— START OF Raw data —

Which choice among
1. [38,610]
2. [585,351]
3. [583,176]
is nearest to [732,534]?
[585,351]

— END OF Raw data —
— START OF Raw data —

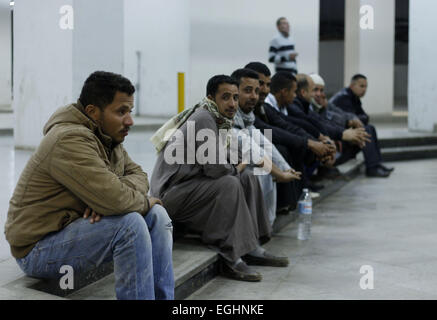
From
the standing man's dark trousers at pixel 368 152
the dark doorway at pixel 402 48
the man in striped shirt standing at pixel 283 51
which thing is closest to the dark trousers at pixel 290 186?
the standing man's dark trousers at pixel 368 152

— END OF Raw data —

* [Work required]: Which lines of the material above contain the word "dark"? Gather each of them and copy it in full.

* [Solution to the exercise]:
the standing man's dark trousers at pixel 368 152
the dark doorway at pixel 402 48
which thing is closest to the dark trousers at pixel 290 186?
the standing man's dark trousers at pixel 368 152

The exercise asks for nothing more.